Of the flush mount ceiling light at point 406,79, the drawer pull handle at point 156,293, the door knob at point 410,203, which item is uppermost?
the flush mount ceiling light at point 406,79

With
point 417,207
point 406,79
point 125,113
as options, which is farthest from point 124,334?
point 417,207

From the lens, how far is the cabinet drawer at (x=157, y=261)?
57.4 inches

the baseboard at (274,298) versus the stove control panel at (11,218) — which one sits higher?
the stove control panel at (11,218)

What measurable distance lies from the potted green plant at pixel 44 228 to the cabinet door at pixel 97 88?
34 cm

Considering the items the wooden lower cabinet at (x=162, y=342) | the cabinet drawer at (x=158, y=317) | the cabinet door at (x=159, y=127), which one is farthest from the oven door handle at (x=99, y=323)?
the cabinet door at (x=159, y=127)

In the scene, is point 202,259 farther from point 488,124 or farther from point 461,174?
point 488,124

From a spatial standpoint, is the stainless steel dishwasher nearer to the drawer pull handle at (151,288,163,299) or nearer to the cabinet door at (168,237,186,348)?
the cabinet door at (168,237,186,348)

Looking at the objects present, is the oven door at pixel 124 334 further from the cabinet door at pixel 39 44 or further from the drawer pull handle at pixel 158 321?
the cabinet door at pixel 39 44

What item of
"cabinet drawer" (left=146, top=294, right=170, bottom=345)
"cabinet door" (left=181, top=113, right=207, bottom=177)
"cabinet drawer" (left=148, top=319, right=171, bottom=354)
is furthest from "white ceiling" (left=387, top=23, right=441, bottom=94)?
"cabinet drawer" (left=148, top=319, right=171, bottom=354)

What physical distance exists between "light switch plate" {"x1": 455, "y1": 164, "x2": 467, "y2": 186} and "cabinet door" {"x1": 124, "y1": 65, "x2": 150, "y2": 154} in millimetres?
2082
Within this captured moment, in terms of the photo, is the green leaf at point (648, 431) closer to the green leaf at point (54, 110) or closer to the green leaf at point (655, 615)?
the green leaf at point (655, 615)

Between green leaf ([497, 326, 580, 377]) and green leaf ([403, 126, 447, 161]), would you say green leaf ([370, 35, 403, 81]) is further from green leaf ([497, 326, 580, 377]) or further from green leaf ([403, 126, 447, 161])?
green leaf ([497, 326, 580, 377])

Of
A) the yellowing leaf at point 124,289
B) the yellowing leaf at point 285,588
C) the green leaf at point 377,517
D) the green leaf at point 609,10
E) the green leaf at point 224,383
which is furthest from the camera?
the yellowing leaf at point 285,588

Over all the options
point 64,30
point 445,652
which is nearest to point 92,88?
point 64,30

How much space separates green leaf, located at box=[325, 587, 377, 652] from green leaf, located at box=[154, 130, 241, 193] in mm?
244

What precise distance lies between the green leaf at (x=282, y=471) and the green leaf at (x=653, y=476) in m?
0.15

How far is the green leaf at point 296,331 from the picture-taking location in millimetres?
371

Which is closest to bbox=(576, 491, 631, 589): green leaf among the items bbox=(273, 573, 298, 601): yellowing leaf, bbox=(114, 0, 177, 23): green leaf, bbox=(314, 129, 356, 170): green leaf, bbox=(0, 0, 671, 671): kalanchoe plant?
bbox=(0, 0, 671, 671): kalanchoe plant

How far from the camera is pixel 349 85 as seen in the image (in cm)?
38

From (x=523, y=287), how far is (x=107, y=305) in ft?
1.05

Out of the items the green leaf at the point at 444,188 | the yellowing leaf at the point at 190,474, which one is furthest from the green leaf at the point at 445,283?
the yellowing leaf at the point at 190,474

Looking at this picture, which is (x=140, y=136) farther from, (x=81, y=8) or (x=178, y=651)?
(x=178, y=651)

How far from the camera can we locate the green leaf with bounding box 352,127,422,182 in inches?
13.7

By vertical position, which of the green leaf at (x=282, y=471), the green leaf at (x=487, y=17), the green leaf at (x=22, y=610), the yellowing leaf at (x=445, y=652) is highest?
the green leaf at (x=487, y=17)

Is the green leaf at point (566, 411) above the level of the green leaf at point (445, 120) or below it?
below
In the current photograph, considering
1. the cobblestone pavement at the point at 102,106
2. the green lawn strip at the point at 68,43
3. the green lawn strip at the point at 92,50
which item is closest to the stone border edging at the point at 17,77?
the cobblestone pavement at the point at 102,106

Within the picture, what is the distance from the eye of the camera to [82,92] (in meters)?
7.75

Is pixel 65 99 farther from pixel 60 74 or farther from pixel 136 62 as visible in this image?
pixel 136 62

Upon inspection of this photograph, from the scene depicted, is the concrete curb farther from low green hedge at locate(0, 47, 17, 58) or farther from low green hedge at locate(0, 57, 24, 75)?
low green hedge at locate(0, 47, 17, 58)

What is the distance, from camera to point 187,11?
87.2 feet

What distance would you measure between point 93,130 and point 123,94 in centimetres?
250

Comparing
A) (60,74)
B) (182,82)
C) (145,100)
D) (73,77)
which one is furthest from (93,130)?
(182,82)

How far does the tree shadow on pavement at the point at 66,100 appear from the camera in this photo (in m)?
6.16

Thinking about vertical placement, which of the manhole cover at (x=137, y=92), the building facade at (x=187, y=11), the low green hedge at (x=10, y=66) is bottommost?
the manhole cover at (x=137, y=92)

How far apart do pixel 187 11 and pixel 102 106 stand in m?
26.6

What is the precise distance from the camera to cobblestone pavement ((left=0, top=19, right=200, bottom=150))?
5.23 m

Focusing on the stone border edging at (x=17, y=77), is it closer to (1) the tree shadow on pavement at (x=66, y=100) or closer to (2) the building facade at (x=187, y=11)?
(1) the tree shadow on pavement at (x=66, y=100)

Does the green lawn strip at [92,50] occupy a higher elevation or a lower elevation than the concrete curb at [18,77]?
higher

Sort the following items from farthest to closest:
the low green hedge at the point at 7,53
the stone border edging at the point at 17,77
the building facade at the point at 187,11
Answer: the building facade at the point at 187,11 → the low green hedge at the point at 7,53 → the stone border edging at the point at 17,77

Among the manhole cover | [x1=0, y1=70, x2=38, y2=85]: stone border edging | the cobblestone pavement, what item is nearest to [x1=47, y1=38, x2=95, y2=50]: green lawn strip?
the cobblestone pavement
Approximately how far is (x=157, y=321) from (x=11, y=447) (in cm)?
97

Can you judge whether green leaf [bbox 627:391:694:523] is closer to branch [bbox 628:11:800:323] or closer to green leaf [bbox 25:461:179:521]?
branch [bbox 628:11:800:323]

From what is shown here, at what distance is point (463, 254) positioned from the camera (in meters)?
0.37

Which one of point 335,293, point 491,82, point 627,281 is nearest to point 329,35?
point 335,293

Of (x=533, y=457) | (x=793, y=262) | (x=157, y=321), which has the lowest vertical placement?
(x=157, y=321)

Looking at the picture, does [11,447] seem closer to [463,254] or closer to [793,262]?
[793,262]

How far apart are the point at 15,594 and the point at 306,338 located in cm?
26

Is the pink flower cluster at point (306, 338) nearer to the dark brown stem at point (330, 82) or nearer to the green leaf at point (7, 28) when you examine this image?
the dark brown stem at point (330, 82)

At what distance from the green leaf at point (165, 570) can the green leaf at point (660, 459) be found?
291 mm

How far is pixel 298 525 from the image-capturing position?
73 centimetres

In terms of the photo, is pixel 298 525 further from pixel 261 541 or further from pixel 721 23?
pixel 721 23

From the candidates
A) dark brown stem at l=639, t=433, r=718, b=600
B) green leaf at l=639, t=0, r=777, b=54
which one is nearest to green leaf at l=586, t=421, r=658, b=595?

§ Instructions for the task
Recast the entries as a numbered list, omitting blank lines, starting with the line that contains "At what distance from" and continuing through the final line of the entries.

§ Output
1. At what distance from the green leaf at point (165, 570) can the green leaf at point (660, 459) be found?
2. 291 mm
3. How far is pixel 298 525 from the image-capturing position?
4. 73 centimetres
5. In terms of the photo, is pixel 298 525 further from pixel 261 541 or further from pixel 721 23?
6. pixel 721 23
7. From the candidates
8. A) dark brown stem at l=639, t=433, r=718, b=600
9. B) green leaf at l=639, t=0, r=777, b=54
10. which one is nearest to green leaf at l=586, t=421, r=658, b=595?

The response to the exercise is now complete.